Studying microbes in marine environments and microcapsules

Lauren Smith

Sep 25, 2023

Huda Usman stands on the beach holding a soil sample, with her classmates in the background collecting samples from the salt marsh.

Source: Huda Usman

Huda Usman spent her summer in the salt marshes, leveling up her understanding of microorganisms and their role in chemical transformations.

Usman, a Ph.D. student in chemical engineering, traveled to Woods Hole, Massachusetts, for a microbial diversity course at the prestigious Marine Biological Laboratory (MBL).

As part of its mission, the MBL convenes leading early-career scientists, Nobel Laureates, and students from around the world. This summer's Microbial Diversity cohort of 20 students was a mix of postdocs, advanced Ph.D. students, and an assistant professor. They came from five continents. Usman received the Lola Ellis Robertson Endowed Scholarship from the MBL, along with NSF DMR funding from her advisor, Tagbo Niepa.

The course covered cultivation and physiology of bacteria, archaea, and microbial eukaryotes. "We did a lot of genomics, symbiosis, population genetics, and community analysis from the environmental samples we collected," adds Usman. She also learned molecular biology techniques.

Over the six-and-a-half-week course, Usman did almost 500 hours of lab and field work, in addition to time in lectures, seminars, and symposia. "The goal was to learn how to take environmental samples, and then grow different types of bacteria in the lab using selective enrichment techniques," she says.

Two adults stand in a shallow river collecting water samples in plastic bottles.

Source: Huda Usman

Huda Usman and a classmate collecting marine samples from Trunk River.

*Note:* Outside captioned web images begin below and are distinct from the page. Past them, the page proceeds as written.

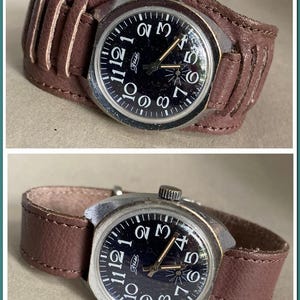 Puede incluir: Un reloj de pulsera vintage con esfera negra y números blancos, con una correa de cuero marrón estilo brazalete. La esfera del reloj tiene el texto "Jus" y agujas doradas. La correa es de cuero marrón.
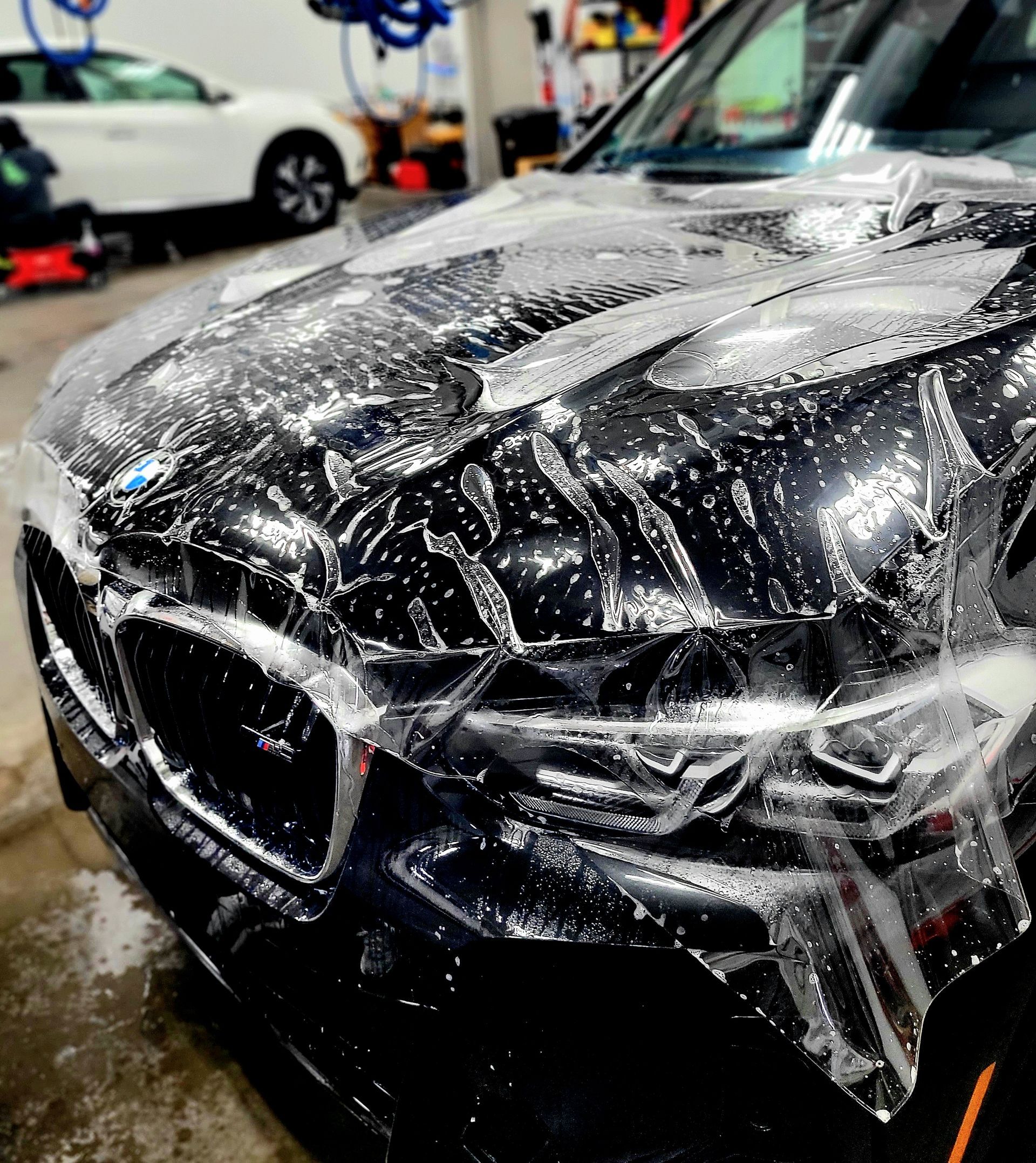 Black BMW with clear protective film being applied to the hood in a garage.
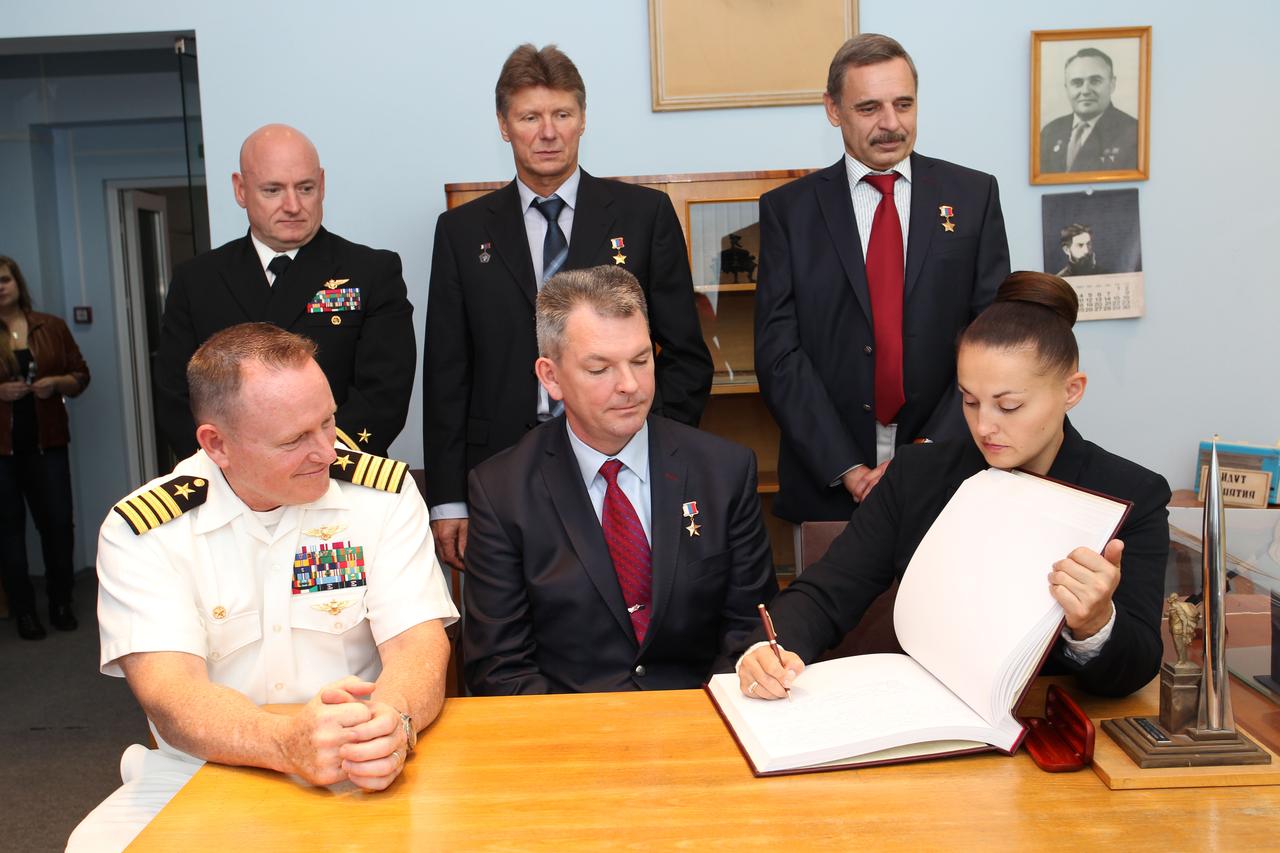 2372:  At the Gagarin Cosmonaut Training Center in Star City, Russia, Expedition 41/42 Flight Engineer Elena Serova of the Russian Federal Space Agency (Roscosmos, front row, right) signs a welcome book at the Gagarin Museum Sept. 5 in a traditional ceremony as her crewmates, Soyuz Commander Alexander Samokutyaev of Roscosmos (front row, center) and NASA’s Barry Wilmore (front row, left) look on. In the back row are their backups, NASA’s Scott Kelly (back row, left), Gennady Padalka of Roscosmos (back row, center) and Mikhail Kornienko of Roscosmos (back row, right). Wilmore, Samokutyaev and Serova will launch from the Baikonur Cosmodrome in Kazakhstan on Sept. 26, Kazakh time, in their Soyuz TMA-14M spacecraft for a 5 ½ month mission on the International Space Station. Serova will become the fourth Russian woman to fly in space and the first Russian woman to conduct a long duration mission on the station. Kelly and Kornienko will launch in March 2015 to spend a full year on the complex.  NASA/Stephanie Stoll 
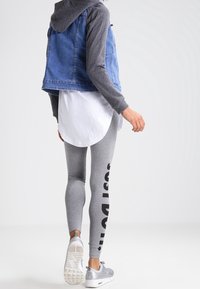 Denim vest with a grey long-sleeve shirt, white layered tunic, grey leggings featuring black text, and silver athletic shoes. Smooth textures.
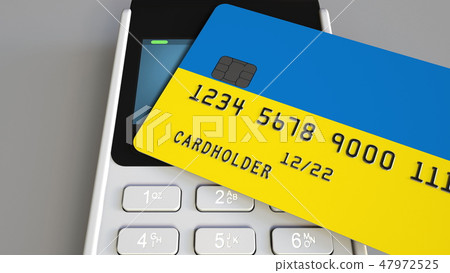 Payment terminal with credit card featuring flag of Ukraine. Ukrainian national banking system Payment terminal with credit card featuring flag of Ukraine. Ukrainian national banking system 47972525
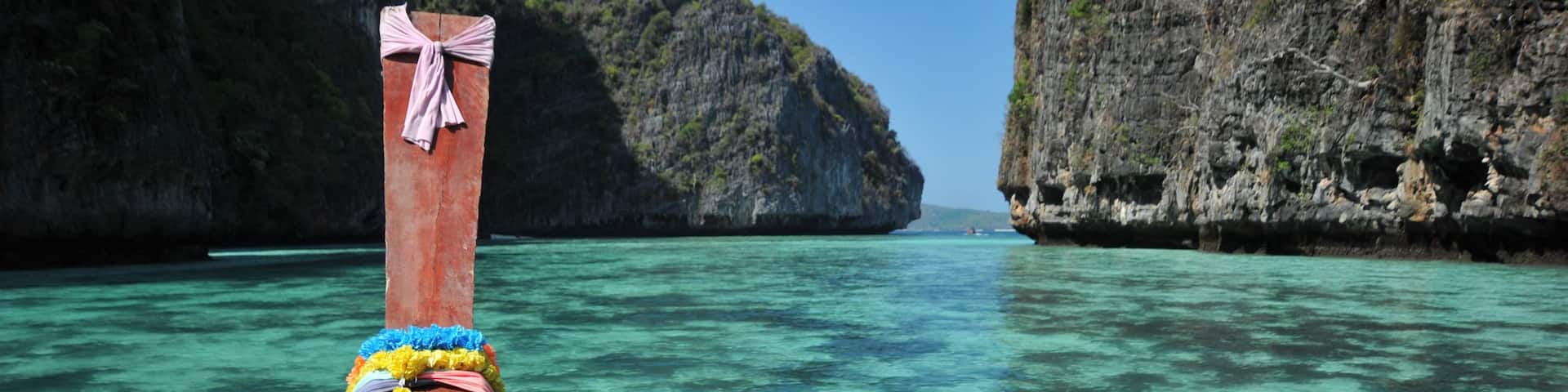 Phi Phi Islands featuring rugged coastline, boating and tropical scenes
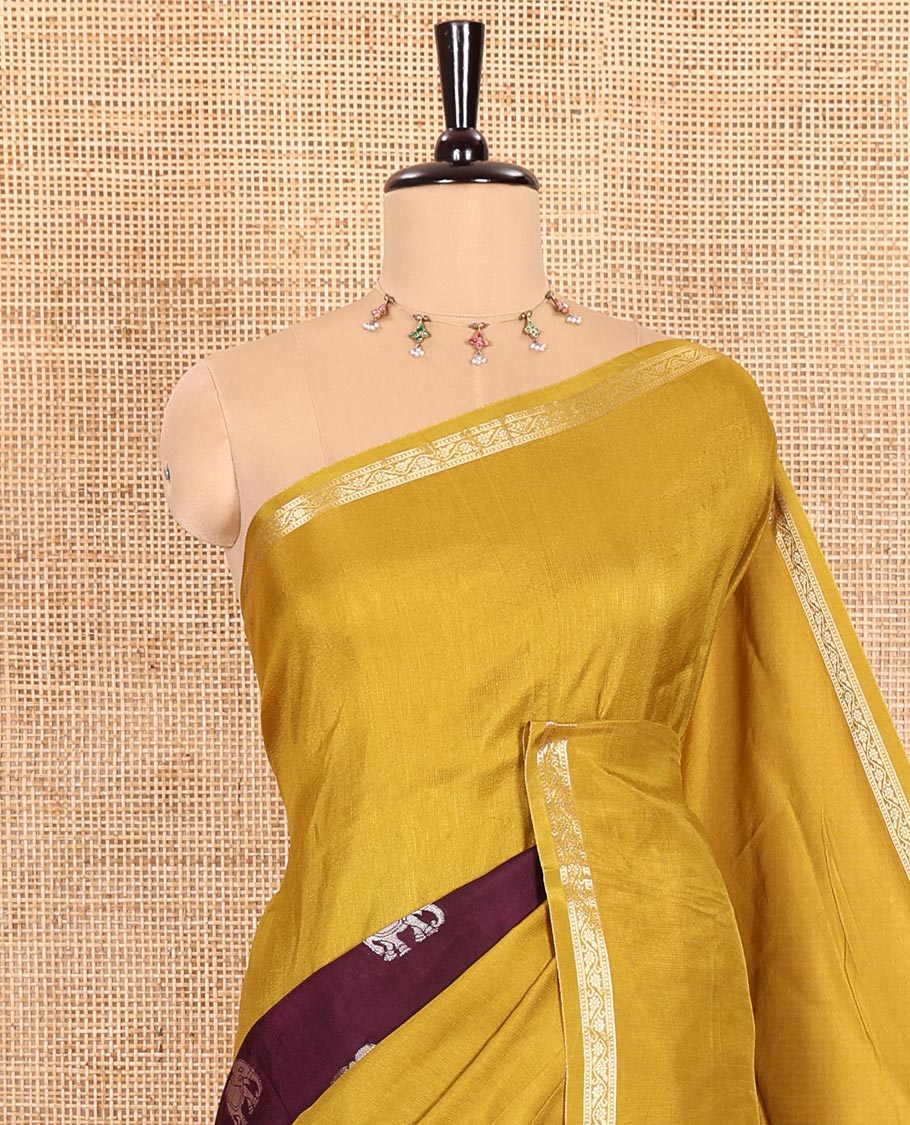 Mustard Russian Silk Saree Featuring Double-Sided Plain and Central Zari Elephant Motifs Weave, Accentuated by a Subtle Traditional Zari Border, Enhanced with a Zari-Designed Pallu, and Paired with a Blouse Depicting Meenakari Peacocks - Image 2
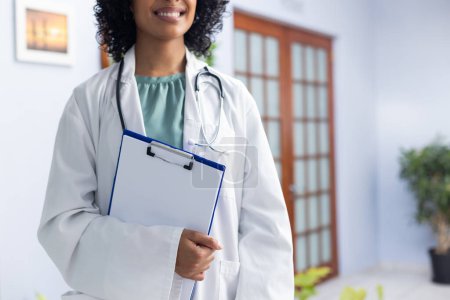 Photo for Biracial female doctor wearing stethoscope holding clipboard and smiling at doctor's office. Hospital, medicine and healthcare. - Royalty Free Image
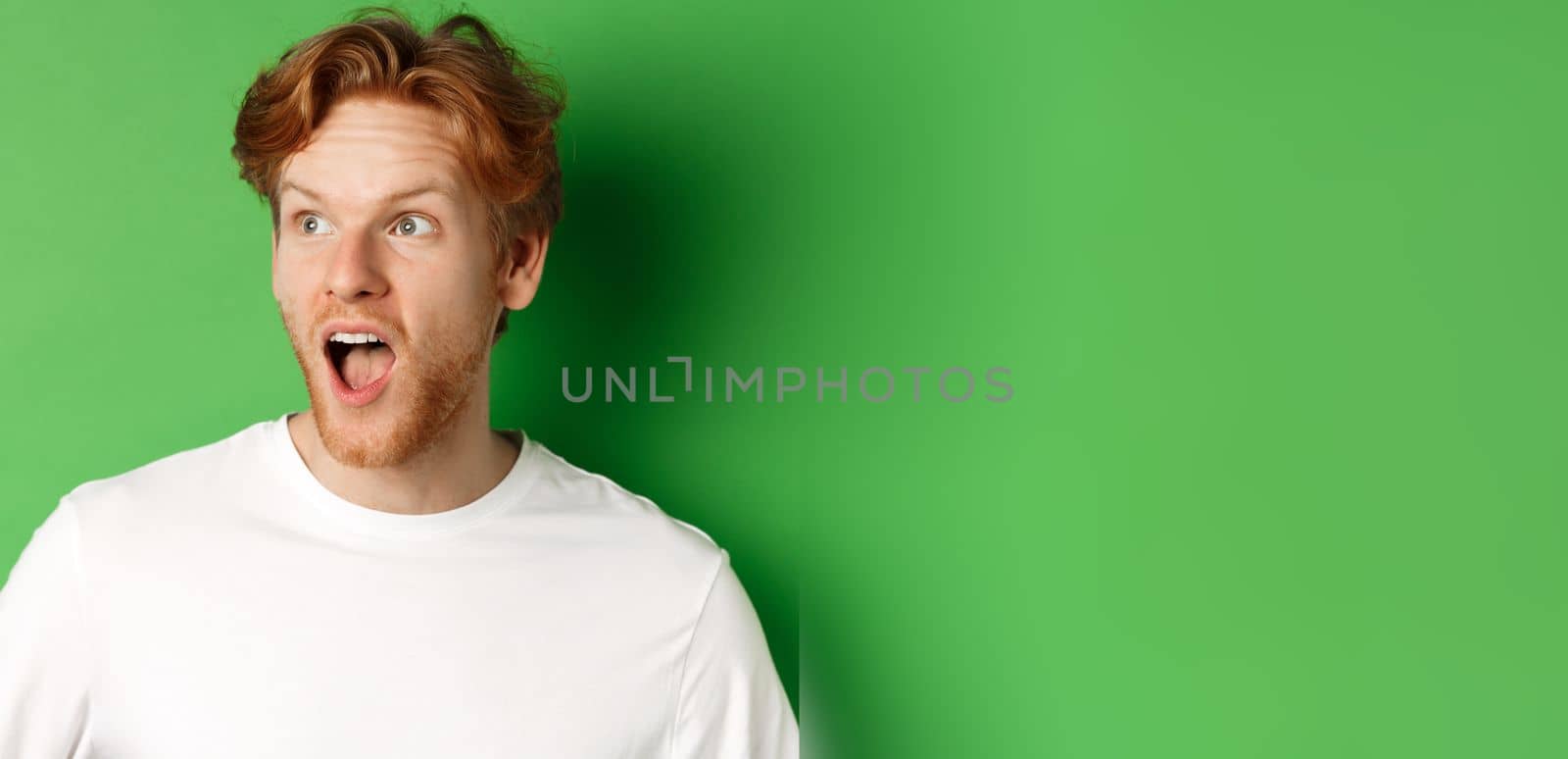 Close up of surprised and impressed redhead man checking out promotion offer, looking left with dropped jaw, standing over green background.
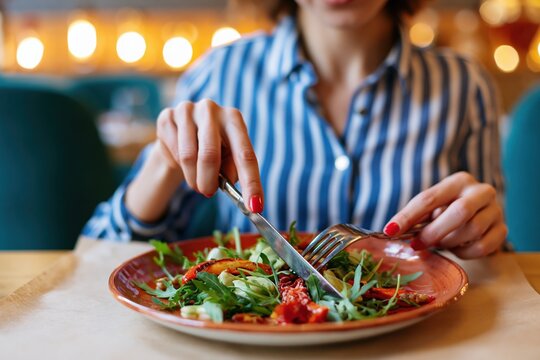 The Salad Plate with Fresh Greens and Tomatoes in a Lively Restaurant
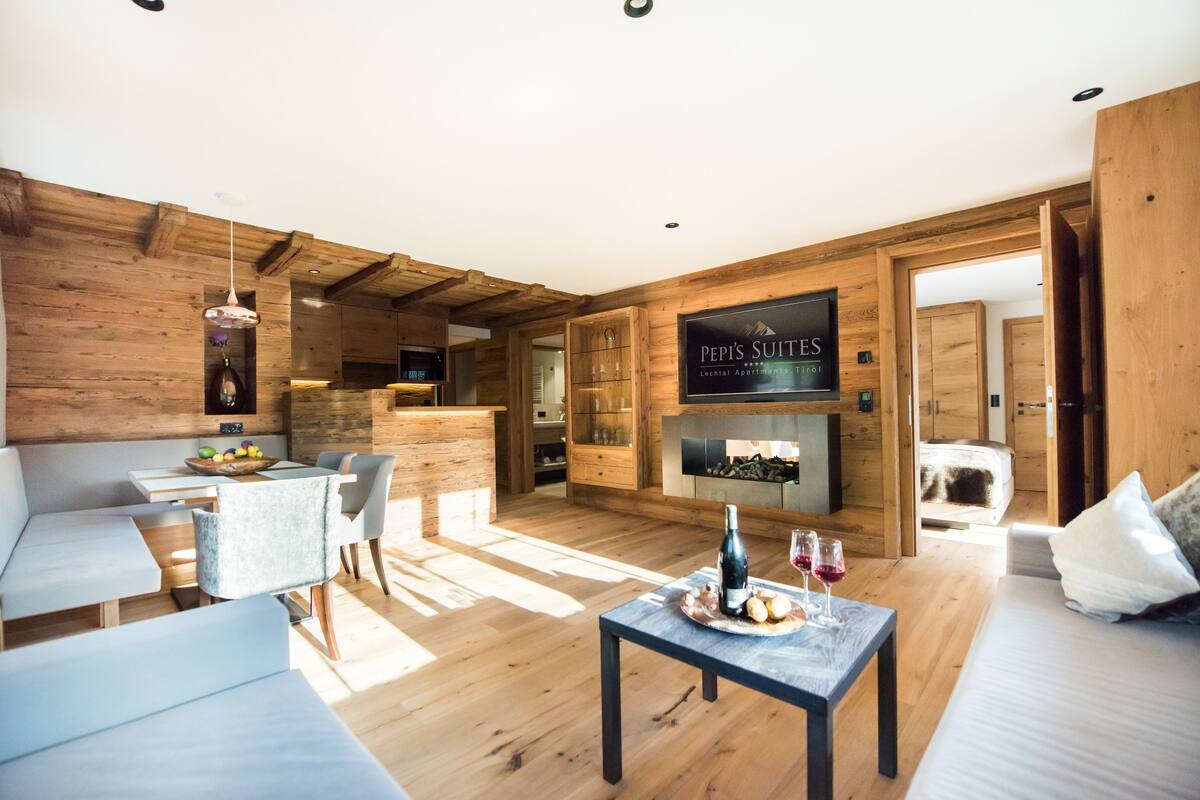 A cozy living room with a wooden interior, a sofa, a dining table with fruits and wine glasses, and a sign for 'Pepsi's Suites'.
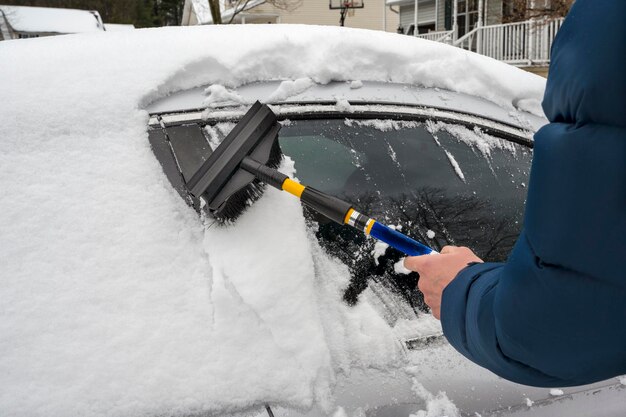 Mann, der während des Winterschneefalls Schnee von seinem Auto räumt Weiße Wintersaison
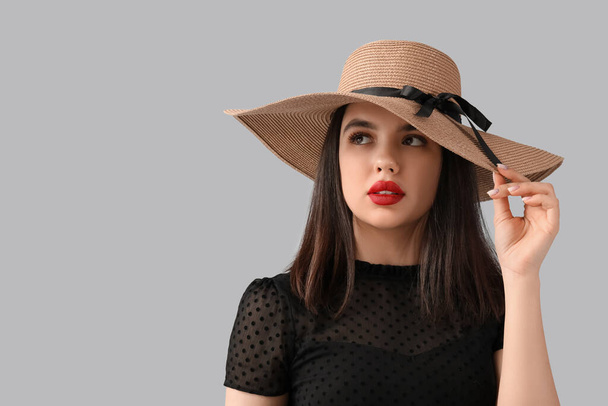 Hermosa joven con sombrero y labios rojos sobre fondo gris - Foto, Imagen
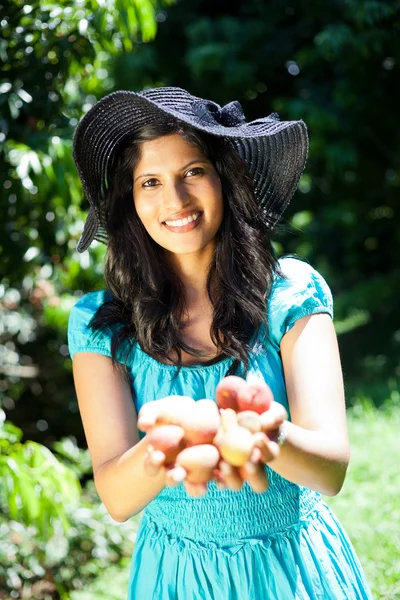 Woman holding litchis in both hands — Stock Photo, Image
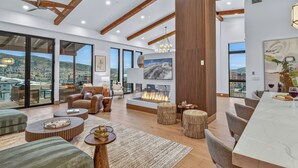 A spacious living room with a fireplace, large windows, and a view of the mountains. - Bold Views, Bright Spaces | Nocturne View (Steamboat Springs)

One of Usman's favorite field work experiences was conducting the Volta experiment in a cedar swamp at night. "When you stomp in the swamp," she says, "you see bubbles." The bubbles are methane byproduct from methanogen bacteria. "We collected them in a funnel, covered it, and then put a lighter over it. When you take your hand off, it just fires up," Usman says.

In another project, Usman dissected an oyster to obtain spirochaetes from the gut, then enriched it in media.

For the last two and a half weeks of the course, students proposed, conducted, and presented a mini research project. Usman had been fascinated by the actinos she enriched earlier in the course. They changed color in the agar plates because they were secreting something. For her project, she wanted to investigate if the actinos were producing any antibiotics or natural products.

In a density-dependent experiment, Usman noticed that the bacteria closer to the other colony were producing something yellow. "I was interested in whether their neighbors matter," she says. "I wanted to know what was being produced: is this pigment an antibiotic, or is it just a pigment, and they don't care about their neighbors?"

Usman applied her new skills in bioinformatics. She assembled and annotated the genome sequence, using software tools to predict the biosynthetic gene clusters. "I found a quorum sensing molecule in the yellow substance, which activates antibiotic production. I found an antibiotic called Poly-L-lysine within one species of bacteria," she says.

Now that Usman knows how to grow streptomyces, a genus of actinobacteria, and how to identify the products they secrete, she can put them in the microcapsules she uses in her doctoral research. The technique will allow for faster screening. "I might see one capsule is turning brown, one capsule is turning yellow, so I can isolate those and study them separately," says Usman. She is also curious if the byproducts will diffuse out of the microcapsules.

The Niepa μBiointerface Lab is trying to design a high-throughput platform to miniaturize the culture system. "Instead of 25 mL cultures, we are using a nano-Liter culture system," says Usman. Approximately 95% of the bacteria in our environment are not culturable in the current system of plates and flasks. Cultivation conditions in the lab are too different from real life. A miniaturized culture device could be kept in the soil or in biological samples, for example, instead of in a lab environment.

Usman's lab work in the Microbial Diversity course was limited to environmental marine samples; in the Niepa μBiointerface Lab, she can work with pathogens. Further into her research, Usman would like to do community analysis, putting two species together to see if they produce something that affects the growth of the other. Her experience at the MBL has opened new avenues to explore the untapped potential of "microbial dark matter" and its beneficial effects on human health and performance.